Bilan d’un an de gouvernement Ayrault sur l’agriculture
Selon la commission agriculture d’EELV
En matière de politique agricole, le bilan global de cette année est ambivalent. On note, d’une part, avec le projet agroécologique, un vrai changement de paradigme dans le discours, susceptible de faire évoluer les mentalités, et d’autre part, en dehors du plan bio et du projet de loi d’avenir qui restent à concrétiser, des actes politiques à rebours du projet agroécologique. Il apparait clairement que le Ministre cherche à ménager la chèvre et le chou, ne souhaitant fâcher personne dans le monde agricole. La conséquence directe de cette tentative de conciliation entre un modèle alternatif et le système actuel, est que les chèvres continuent de manger les choux, et que la transition écologique de l’agriculture ne peut pas advenir dans ces conditions. Il faut toutefois rappeler que l’organisation et la force du lobby agricole, accoutumé à une forme de cogestion, transforme les tentatives d’évolution en champ de mines. L’avènement du projet agroécologique nécessite sans conteste de sortir du monde «agricolo-agricole », en prenant appui sur les citoyens et un positionnement interministériel. En effet, l’agriculture ne concerne plus seulement les agriculteurs, comme avant, mais l’ensemble de la société et des élus, du fait des enjeux environnementaux, sanitaires, alimentaires, sociaux, de vie des territoires ; les collectivités doivent notamment être beaucoup plus impliquées dans l’agriculture qui impacte fortement l’aménagement du territoire. Sur ce point, le dialogue n’est pas suffisamment ouvert. Force est de constater que l’Etat fonctionne en silos là où il devrait repenser complètement son organisation (actions transversales éco-agri-environnementales en lien avec les collectivités).
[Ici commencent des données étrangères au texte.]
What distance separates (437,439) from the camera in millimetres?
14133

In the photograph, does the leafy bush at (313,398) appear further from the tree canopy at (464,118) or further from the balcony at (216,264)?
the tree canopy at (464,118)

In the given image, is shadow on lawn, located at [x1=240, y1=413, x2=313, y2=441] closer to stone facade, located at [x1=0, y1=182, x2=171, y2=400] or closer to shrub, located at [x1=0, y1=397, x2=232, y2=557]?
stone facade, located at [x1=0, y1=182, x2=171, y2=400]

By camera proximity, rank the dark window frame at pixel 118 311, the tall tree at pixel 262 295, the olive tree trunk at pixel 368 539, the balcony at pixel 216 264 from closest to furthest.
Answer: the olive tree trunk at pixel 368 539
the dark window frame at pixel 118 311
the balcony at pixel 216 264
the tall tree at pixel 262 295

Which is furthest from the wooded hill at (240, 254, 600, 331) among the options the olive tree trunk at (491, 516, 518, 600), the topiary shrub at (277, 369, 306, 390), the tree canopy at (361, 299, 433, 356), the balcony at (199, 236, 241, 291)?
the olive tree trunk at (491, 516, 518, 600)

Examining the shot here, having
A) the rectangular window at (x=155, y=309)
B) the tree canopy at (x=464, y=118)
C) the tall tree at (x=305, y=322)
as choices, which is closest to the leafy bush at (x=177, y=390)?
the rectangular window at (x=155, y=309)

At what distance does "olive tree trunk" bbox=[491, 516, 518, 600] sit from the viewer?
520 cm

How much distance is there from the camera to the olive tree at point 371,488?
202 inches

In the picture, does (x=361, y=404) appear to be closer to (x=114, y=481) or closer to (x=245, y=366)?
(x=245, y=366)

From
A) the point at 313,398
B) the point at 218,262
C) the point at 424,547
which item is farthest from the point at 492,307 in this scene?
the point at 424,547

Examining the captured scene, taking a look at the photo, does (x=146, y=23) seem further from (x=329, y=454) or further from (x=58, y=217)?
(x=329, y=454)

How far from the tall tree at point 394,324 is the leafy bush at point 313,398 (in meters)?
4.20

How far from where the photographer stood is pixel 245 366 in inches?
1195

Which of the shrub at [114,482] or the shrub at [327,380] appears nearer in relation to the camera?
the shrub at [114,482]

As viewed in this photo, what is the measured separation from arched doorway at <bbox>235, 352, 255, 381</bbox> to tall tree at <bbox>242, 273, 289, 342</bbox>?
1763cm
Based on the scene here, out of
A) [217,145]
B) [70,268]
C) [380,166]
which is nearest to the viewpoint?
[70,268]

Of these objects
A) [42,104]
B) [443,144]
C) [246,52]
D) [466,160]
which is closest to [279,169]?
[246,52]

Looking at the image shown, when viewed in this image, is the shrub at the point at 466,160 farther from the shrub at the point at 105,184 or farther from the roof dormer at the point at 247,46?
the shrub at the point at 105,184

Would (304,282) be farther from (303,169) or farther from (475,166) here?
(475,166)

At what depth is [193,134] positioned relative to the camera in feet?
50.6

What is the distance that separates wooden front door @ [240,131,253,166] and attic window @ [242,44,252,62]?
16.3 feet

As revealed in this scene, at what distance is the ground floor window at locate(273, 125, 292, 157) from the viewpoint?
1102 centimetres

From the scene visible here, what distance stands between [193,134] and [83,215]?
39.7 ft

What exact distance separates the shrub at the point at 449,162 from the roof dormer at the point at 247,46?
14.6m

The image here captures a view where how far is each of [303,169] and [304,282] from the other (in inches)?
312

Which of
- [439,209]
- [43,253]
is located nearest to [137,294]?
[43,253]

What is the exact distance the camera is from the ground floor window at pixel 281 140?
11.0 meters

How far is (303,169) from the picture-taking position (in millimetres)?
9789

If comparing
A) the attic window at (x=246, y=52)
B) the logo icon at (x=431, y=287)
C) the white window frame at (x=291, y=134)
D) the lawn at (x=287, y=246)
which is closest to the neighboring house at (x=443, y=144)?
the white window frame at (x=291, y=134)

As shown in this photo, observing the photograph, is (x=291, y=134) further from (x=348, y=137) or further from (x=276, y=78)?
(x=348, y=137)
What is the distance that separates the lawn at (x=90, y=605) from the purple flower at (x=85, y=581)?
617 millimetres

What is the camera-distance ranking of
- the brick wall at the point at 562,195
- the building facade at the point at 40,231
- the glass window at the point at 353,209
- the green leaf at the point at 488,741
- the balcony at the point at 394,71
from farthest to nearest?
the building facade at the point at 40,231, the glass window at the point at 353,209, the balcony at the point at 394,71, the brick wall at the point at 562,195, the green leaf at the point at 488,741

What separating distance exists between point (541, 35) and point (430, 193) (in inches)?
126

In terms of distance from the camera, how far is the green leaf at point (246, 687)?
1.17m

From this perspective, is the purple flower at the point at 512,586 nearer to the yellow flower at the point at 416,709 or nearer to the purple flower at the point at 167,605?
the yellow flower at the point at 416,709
Des pas sont faits en direction d’un retour de l’agronomie dans l’agriculture, pourtant le conseil aux agriculteurs pose un réel problème par son lien aux coopératives distributrices de produits et aux chambres. Il n’y a pas de souhait de remettre en cause l’économie globale de l’agriculture, de toucher aux « grandes masses », sous prétexte qu’il faut produire, répondre à la demande, être compétitif et préserver les emplois (alors que l’agriculture véritablement écologique emploie en moyenne 30% de plus que l’agriculture conventionnelle). Les débats s’orientent certes vers une réforme globale de l’agriculture mais « très progressivement ». Pourtant les deux modèles ne peuvent coexister : l’agriculture conventionnelle se développe bel et bien au détriment de l’agriculture alternative.
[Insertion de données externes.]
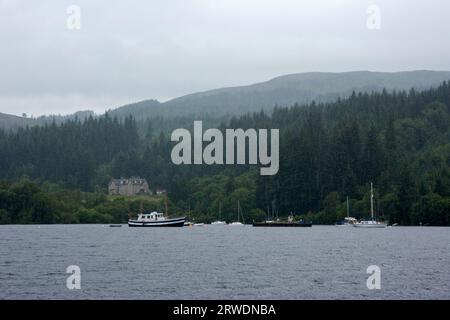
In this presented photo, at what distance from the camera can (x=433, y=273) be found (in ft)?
263

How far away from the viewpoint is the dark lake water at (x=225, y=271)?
6412 centimetres

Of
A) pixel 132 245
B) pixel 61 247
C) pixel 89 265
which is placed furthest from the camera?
pixel 132 245

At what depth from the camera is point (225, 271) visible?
81.4 meters

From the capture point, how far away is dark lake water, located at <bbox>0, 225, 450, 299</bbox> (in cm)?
6412
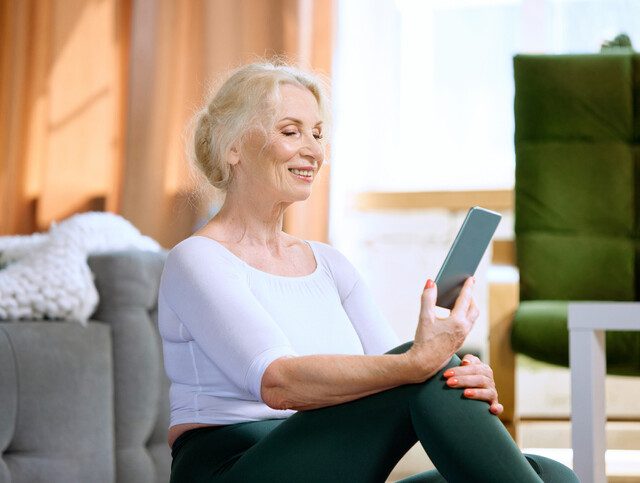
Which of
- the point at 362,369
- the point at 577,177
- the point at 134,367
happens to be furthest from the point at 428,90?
the point at 362,369

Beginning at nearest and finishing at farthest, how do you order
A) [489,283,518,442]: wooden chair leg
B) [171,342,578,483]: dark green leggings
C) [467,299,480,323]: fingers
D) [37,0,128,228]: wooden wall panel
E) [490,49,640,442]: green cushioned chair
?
1. [171,342,578,483]: dark green leggings
2. [467,299,480,323]: fingers
3. [489,283,518,442]: wooden chair leg
4. [490,49,640,442]: green cushioned chair
5. [37,0,128,228]: wooden wall panel

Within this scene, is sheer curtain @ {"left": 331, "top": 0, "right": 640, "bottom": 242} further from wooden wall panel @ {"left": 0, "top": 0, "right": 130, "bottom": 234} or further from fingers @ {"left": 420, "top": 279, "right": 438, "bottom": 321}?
fingers @ {"left": 420, "top": 279, "right": 438, "bottom": 321}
Le clivage n’est pas nouveau entre Parti Socialiste et EELV sur la question de la politique agricole. Les écologistes sont perçus comme des défenseurs du « small is beautiful », à l’inverse du PS qui défend l’idée qu’il est possible de faire de très bonnes choses dans de très grosses exploitations, en conservant un modèle productiviste. Des exemples illustrent ces désaccords de fond : la relance porcine en Bretagne, la poursuite de la défiscalisation des agrocarburants, le non changement du mode de scrutin des chambres d’agriculture, une posture peu ambitieuse dans le cadre de la réforme de la PAC et en particulier une trop forte progressivité préconisée pour la convergence des aides PAC, l’élargissement des Contributions Obligatoires Volontaires qui doivent désormais être payées sur un plus grand nombre de semences, au lieu de « libérer les semences de ferme » (projet à l’agenda mais sans cesse reporté), un plan abeille inadapté aux enjeux notamment sur les insecticides… Par ailleurs les signaux ne semblent pas indiquer que le chemin de la transition est pris sur la politique de l’agro-alimentaire, qui obéit aux leitmotive de la compétitivité et de l’exportation, vains et coûteux pour les territoires.
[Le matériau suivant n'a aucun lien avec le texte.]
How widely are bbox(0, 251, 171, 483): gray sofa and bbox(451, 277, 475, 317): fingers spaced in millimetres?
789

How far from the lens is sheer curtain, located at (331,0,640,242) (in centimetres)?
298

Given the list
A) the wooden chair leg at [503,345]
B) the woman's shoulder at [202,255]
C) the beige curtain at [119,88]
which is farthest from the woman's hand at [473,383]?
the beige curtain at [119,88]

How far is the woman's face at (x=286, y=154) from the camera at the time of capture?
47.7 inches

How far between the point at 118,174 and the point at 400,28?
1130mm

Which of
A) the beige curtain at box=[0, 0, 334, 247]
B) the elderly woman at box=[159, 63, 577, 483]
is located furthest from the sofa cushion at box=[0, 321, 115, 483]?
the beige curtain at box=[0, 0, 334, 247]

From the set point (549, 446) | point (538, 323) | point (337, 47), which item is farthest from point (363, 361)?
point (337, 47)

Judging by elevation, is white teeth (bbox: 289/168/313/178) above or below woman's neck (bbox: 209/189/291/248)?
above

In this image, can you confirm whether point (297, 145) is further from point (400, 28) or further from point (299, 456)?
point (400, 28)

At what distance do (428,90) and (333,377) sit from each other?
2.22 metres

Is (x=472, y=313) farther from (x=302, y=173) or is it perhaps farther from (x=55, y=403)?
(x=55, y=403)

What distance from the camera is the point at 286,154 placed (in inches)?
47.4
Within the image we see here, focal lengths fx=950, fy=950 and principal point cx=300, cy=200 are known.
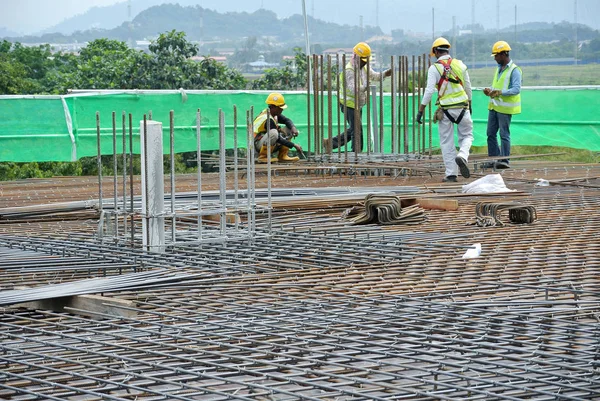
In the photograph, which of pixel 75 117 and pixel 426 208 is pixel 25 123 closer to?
pixel 75 117

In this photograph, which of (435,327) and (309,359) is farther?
(435,327)

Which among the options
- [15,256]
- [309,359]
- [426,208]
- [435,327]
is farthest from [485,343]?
[426,208]

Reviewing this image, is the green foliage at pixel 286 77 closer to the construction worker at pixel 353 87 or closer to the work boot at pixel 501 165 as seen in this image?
the construction worker at pixel 353 87

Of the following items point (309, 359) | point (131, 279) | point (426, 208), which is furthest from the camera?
point (426, 208)

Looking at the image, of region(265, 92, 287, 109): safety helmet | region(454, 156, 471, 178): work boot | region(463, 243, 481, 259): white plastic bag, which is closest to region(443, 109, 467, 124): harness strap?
region(454, 156, 471, 178): work boot

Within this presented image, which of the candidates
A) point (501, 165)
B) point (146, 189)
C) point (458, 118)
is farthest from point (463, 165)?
point (146, 189)

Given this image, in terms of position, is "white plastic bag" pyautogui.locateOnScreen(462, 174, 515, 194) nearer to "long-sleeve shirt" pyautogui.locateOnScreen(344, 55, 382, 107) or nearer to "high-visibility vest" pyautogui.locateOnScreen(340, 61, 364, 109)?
"high-visibility vest" pyautogui.locateOnScreen(340, 61, 364, 109)

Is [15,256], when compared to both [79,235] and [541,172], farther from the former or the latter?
[541,172]

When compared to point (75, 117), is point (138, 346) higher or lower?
lower

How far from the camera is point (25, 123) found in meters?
11.8

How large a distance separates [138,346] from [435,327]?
133cm

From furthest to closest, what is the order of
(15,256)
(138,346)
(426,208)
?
(426,208)
(15,256)
(138,346)

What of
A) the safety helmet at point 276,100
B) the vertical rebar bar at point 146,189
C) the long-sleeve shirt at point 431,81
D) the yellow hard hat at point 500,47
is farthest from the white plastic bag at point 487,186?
the safety helmet at point 276,100

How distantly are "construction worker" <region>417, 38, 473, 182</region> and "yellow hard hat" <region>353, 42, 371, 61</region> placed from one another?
1404 mm
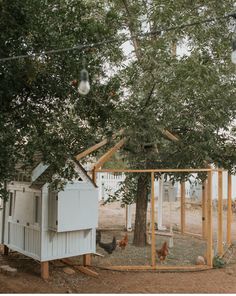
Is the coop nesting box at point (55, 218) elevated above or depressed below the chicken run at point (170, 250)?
above

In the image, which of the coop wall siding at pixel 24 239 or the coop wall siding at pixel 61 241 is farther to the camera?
the coop wall siding at pixel 24 239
Pour reprendre le cas breton, les écologistes défendent une autre production porcine, déconcentrée, plus artisanale, alternative, alors que le Ministre souhaite, pour préserver la production et ce malgré une baisse tendancielle de la consommation, agrandir les porcheries. Les mesures promues visent donc à simplifier la règlementation, promouvoir des méthaniseurs comme « solution miracle » aux problèmes d’excès d’azote, et le maintien de l’ensemble les abattoirs. Or, d’une part la méthanisation ne supprime en rien l’azote, d’autre part les méthaniseurs adossés à des grosses unités de production porcine ont surtout pour fonction de les rentabiliser, et donc permettent de renforcer un modèle dont nous dénonçons les conséquences environnementales, sociales et sanitaires.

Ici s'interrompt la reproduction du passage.